Problem details: Gather all lines in the entries that include the word "full".
=-=-=
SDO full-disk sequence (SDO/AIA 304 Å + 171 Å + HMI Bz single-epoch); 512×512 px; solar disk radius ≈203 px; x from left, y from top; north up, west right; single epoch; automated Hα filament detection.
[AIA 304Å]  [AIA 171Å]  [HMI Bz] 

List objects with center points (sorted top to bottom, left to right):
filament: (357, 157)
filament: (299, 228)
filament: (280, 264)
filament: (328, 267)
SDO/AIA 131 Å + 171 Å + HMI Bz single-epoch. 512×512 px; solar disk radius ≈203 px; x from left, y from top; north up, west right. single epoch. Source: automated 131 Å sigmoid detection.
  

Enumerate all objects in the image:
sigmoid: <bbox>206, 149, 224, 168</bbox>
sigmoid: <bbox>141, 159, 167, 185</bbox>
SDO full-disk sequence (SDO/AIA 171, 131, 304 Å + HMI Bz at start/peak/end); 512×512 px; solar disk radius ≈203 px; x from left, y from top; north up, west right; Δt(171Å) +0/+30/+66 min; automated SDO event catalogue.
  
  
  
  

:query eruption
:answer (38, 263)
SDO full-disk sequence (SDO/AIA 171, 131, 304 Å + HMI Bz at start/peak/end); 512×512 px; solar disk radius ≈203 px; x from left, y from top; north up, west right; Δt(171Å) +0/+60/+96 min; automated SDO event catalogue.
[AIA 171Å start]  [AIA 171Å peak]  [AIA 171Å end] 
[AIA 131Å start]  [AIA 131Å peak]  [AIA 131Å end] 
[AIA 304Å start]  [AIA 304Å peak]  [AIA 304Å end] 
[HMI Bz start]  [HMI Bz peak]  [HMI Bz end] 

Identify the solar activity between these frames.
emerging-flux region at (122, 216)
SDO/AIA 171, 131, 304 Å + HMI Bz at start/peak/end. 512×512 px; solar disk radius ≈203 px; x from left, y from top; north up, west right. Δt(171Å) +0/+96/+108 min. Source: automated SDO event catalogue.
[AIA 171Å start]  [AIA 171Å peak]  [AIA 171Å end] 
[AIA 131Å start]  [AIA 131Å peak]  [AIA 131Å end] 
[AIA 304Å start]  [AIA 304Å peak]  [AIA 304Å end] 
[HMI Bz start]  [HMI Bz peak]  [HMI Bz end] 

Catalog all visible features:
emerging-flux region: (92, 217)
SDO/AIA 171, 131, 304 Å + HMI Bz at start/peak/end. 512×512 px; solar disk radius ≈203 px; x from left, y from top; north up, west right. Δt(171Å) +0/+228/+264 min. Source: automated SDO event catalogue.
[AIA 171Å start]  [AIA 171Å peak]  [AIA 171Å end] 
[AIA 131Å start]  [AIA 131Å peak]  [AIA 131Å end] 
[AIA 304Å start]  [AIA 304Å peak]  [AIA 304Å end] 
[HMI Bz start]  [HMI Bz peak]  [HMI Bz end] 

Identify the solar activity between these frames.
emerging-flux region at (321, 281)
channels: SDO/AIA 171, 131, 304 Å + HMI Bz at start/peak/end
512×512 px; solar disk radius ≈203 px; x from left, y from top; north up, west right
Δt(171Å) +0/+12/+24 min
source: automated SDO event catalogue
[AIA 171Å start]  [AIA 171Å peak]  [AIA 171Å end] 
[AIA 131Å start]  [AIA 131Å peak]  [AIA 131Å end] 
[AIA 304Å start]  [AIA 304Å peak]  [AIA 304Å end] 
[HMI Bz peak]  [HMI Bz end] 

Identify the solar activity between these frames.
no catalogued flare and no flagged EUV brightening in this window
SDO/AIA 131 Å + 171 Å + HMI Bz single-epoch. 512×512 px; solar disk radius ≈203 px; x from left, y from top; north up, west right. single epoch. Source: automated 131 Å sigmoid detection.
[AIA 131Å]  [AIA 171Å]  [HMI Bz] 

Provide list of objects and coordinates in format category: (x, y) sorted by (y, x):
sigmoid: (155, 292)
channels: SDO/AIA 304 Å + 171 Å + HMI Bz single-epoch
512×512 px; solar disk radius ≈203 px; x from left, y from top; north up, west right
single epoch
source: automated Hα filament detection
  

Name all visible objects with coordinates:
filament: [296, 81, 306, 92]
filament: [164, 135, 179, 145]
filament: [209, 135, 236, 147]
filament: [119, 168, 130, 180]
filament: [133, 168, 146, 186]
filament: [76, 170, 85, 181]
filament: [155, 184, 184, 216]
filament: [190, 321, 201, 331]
=-=-=
Output for this task:
SDO full-disk sequence (SDO/AIA 304 Å + 171 Å + HMI Bz single-epoch); 512×512 px; solar disk radius ≈203 px; x from left, y from top; north up, west right; single epoch; automated Hα filament detection.
SDO full-disk sequence (SDO/AIA 171, 131, 304 Å + HMI Bz at start/peak/end); 512×512 px; solar disk radius ≈203 px; x from left, y from top; north up, west right; Δt(171Å) +0/+30/+66 min; automated SDO event catalogue.
SDO full-disk sequence (SDO/AIA 171, 131, 304 Å + HMI Bz at start/peak/end); 512×512 px; solar disk radius ≈203 px; x from left, y from top; north up, west right; Δt(171Å) +0/+60/+96 min; automated SDO event catalogue.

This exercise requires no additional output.